The term 'specific learning disability' refers to a disorder in one or more of the basic psychological processes involved in understanding or in using language, spoken or written, which may manifest itself in imperfect ability to listen, think, speak, read, write, spell, or do mathematical calculations. The term includes such conditions as perceptual handicaps, brain injury, minimal brain dysfunction, dyslexia, and developmental aphasia.
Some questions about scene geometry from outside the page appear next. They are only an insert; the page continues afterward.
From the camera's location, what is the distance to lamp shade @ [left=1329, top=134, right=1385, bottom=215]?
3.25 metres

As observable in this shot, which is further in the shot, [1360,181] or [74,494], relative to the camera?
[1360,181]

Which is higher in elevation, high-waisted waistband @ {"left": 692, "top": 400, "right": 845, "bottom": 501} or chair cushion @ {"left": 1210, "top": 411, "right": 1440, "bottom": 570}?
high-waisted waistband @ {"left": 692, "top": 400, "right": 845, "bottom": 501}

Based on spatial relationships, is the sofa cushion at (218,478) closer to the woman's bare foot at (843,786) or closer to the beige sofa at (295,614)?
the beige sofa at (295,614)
The term does not include a learning problem which is primarily the result of visual, hearing, or motor handicaps, of mental retardation, of emotional disturbance, or of environmental, cultural, or economic disadvantage (p. 2).
In an attempt to clarify the definition, new regulations were published in the Federal Register in 1977. They supported the discrepancy model and stated that in order to apply a diagnosis of a specific learning disability, evaluators must find that a student does not achieve at appropriate age and ability level in at least one specific area despite adequate learning experiences and that the student has a severe discrepancy between achievement and intellectual ability in oral expression, listening comprehension, written expression, basic reading skills, reading comprehension, mathematics calculation and mathematics reasoning (Ofiesh, 2006).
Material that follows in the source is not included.